Also immediate is the need of creating a single resolution mechanism, which is fundamental in the banking union and is a necessary supplement to the supervisory mechanism for the banks, Asmussen explained. According to Dijsselbloem, however, all lessons have already been learnt and EU is in a better position to face new challenges. More specifically he pointed to the new tools and powers that made the Commission stronger to impose fiscal discipline. Alas, this is a controversial issue against the backdrop of the softening of the Commission under pressure from the anti-austerians whose cause to remove the painful budget restrictions was significantly supported by the revelation recently of a technical error in the calculations of an influential scientific team - the Harvard professors Carmen Reinhart and Kenneth Rogoff. The issue for or against fiscal constraints will be a major one during the next hearing of Olli Rehn in the economic committee of the European Parliament in the beginning of June.

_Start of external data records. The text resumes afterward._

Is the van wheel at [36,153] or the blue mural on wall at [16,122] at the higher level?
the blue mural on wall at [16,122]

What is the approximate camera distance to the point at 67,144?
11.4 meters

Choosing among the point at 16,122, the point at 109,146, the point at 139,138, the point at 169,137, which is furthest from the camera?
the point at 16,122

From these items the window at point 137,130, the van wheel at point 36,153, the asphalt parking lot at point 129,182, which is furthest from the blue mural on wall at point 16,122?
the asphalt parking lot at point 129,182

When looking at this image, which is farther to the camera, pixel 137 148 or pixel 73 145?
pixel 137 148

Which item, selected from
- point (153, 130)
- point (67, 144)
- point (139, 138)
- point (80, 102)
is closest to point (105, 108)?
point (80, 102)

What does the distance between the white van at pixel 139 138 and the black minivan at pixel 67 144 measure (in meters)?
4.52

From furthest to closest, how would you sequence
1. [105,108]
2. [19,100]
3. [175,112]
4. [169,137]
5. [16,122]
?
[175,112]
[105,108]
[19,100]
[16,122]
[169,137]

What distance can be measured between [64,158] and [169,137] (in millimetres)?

The fifth lesson from the Cypriot crisis

According to Leonor Coutinho, senior researcher in the Europrism Search and a special scientist in the University of Cyprus, the biggest lesson from the rescue of the island is communication strategy. "Nicosia, Saturday March 16th: Cypriots wake up to the troubling news that bank deposits have been frozen and that levies of 6.7% and 9.9% will be charged on deposits below and above €100,000, respectively. The announcement comes after Cyprus’ politicians had repeatedly reassured people that their deposits were safe. No further details and no official communication came that morning", Leonor Coutinho tells. The situation repeats itself on March 24th. There are alternative strategies for the resolution of banking and financial crises, but it is a textbook fact that the financial sector is based on trust. Whatever the plan, it has to be clear and well articulated in a transparent way so that the expectations of all participants can be satisfied and to ensure the success of the operation, Coutinho writes in an analysis for the Centre for European Political Studies (CEPS).

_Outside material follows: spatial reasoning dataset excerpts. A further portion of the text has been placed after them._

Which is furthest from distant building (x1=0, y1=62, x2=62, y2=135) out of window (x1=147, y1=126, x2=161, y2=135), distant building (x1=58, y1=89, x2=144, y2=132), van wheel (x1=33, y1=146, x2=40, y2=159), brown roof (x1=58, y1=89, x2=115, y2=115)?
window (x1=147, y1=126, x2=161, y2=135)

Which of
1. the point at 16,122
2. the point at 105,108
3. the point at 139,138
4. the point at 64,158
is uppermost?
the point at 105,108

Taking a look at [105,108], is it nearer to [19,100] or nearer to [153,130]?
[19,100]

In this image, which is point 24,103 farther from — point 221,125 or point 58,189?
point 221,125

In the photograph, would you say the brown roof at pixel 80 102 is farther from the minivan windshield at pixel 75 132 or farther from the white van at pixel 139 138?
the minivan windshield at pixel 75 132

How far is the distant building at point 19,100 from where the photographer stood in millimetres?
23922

From Jeroen Dijsselbloem's statement before the MEPs on May 7th, it becomes clear that changes in terms of decision-making are not expectedр which strongly disappointed MEPs, persistently pressing him to say how the negotiations in the Eurogroup went on Cyprus's bailout and which countries what positions defended. That the Dutch finance minster firmly refused to do and he, too, blamed the Cypriot authorities saying it is always possible to take decisions on time, but for the purpose you need a government in the troubled country that fully understands the situation. This answer again puts forward the question what to do with Slovenia whose prime minister assured that the country would make it without a loan. Exactly what happened to all the four rescued countries before it.

At the EU summit on June 27 and 28, the leaders of the member states are expected to discuss their next steps in the construction the banking union, but given the growing rift between austerians and spenders it is not impossible to suggest that a more conservative course will be taken which for sure will enhance the inter-institutional tension.